(POLECENIE):
Zamień fragment materiału na tabelę Markdown o kolumnach „Nr” (kolejny numer wiersza) i „Wiersz” (jego treść), pomijając puste wiersze. Zacznij od wiersza, w którym występuje „How far from the camera”, a skończ na wierszu, w którym występuje „464 centimetres”; oba wiersze graniczne mają znaleźć się w tabeli.
::::::::::
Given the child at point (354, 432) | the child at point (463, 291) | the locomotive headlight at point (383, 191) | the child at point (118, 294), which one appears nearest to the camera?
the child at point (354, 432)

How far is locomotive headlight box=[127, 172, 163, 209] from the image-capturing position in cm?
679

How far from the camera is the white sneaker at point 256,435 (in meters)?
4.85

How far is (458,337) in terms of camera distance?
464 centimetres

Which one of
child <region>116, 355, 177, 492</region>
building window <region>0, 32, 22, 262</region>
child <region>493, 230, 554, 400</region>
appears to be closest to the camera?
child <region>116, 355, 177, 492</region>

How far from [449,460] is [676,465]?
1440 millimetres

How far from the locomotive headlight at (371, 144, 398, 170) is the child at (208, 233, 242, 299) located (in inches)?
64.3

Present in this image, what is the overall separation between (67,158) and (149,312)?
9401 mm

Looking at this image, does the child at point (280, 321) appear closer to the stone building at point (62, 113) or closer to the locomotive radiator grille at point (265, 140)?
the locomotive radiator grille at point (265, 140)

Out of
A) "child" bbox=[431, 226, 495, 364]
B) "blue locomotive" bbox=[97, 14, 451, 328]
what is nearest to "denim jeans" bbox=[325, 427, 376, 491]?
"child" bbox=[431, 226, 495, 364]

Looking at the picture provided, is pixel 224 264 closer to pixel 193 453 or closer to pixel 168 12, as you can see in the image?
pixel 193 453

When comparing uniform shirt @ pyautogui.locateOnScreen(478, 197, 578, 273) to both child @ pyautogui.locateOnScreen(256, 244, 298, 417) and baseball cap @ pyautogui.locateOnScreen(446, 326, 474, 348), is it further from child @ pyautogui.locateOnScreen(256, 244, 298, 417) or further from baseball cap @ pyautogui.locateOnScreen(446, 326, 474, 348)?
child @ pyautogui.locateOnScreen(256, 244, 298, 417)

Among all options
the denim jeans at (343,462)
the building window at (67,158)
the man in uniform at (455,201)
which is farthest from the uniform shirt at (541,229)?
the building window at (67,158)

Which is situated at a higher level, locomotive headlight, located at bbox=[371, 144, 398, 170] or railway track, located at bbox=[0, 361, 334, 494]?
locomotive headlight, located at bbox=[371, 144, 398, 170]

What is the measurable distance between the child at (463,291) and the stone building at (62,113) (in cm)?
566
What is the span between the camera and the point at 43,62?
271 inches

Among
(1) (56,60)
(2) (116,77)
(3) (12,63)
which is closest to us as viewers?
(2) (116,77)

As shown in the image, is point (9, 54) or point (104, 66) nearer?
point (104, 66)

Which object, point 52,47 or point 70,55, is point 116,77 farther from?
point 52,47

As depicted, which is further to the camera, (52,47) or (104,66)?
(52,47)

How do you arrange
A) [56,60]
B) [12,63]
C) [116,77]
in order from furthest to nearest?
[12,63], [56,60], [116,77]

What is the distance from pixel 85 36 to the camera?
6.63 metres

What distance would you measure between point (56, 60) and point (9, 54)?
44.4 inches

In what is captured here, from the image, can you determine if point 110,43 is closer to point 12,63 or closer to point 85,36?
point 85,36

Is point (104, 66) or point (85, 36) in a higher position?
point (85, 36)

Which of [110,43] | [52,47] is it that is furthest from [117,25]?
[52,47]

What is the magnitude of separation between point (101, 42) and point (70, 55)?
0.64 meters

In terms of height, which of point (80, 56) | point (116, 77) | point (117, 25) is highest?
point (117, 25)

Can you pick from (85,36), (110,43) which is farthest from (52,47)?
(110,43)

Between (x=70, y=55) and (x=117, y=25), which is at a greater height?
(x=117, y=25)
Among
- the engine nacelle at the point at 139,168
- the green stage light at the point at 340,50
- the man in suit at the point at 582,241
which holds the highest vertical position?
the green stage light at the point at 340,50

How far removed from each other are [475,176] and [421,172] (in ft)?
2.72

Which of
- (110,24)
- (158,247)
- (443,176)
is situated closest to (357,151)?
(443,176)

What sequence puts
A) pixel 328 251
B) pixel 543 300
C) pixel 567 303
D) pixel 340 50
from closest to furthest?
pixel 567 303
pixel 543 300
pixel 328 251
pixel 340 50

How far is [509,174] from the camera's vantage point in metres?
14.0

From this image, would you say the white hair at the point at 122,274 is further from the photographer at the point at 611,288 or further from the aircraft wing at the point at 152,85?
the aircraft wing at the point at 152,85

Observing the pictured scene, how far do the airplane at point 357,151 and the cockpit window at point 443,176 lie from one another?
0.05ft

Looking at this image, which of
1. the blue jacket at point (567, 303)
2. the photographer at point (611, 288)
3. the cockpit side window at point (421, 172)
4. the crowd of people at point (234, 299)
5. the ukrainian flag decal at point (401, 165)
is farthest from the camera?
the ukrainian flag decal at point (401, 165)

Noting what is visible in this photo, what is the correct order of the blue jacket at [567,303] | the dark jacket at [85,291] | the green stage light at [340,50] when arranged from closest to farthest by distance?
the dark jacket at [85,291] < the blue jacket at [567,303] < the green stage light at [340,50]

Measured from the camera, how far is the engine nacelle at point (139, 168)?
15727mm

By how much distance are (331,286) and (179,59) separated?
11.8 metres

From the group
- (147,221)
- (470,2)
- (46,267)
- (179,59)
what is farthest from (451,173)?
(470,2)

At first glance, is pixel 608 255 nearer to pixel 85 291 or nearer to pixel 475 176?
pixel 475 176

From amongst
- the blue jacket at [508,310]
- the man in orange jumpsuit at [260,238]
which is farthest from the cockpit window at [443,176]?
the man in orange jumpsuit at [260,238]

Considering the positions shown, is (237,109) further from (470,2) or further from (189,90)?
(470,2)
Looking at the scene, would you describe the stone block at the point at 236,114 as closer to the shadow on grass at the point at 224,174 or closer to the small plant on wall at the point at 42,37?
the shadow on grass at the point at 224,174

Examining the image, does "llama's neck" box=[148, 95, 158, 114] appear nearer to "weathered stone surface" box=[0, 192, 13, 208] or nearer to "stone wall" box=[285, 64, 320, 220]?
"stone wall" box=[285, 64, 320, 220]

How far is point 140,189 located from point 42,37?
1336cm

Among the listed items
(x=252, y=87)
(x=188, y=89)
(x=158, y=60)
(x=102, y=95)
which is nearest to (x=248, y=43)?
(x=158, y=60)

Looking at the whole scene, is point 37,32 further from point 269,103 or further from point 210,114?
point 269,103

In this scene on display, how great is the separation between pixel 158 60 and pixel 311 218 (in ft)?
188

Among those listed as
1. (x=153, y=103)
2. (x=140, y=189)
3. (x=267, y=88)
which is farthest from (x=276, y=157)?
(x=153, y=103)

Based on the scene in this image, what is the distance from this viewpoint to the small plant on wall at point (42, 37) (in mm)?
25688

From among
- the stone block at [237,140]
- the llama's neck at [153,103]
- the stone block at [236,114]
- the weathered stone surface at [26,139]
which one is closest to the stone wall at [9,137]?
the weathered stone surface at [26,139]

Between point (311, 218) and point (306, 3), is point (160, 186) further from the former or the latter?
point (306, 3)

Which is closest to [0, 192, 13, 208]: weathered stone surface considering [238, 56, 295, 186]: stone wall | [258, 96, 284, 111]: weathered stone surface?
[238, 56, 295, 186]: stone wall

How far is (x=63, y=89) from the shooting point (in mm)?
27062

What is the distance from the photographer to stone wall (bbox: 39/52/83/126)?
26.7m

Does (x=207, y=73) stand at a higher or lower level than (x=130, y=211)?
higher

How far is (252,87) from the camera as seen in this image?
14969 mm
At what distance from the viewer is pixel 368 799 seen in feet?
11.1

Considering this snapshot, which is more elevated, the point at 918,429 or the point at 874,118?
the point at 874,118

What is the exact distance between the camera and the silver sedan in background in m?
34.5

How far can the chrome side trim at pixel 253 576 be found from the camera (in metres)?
::::::::::
(WYNIK ZADANIA):
| Nr | Wiersz |
|---|---|
| 1 | How far from the camera is the white sneaker at point 256,435 (in meters)? |
| 2 | 4.85 |
| 3 | How far is (458,337) in terms of camera distance? |
| 4 | 464 centimetres |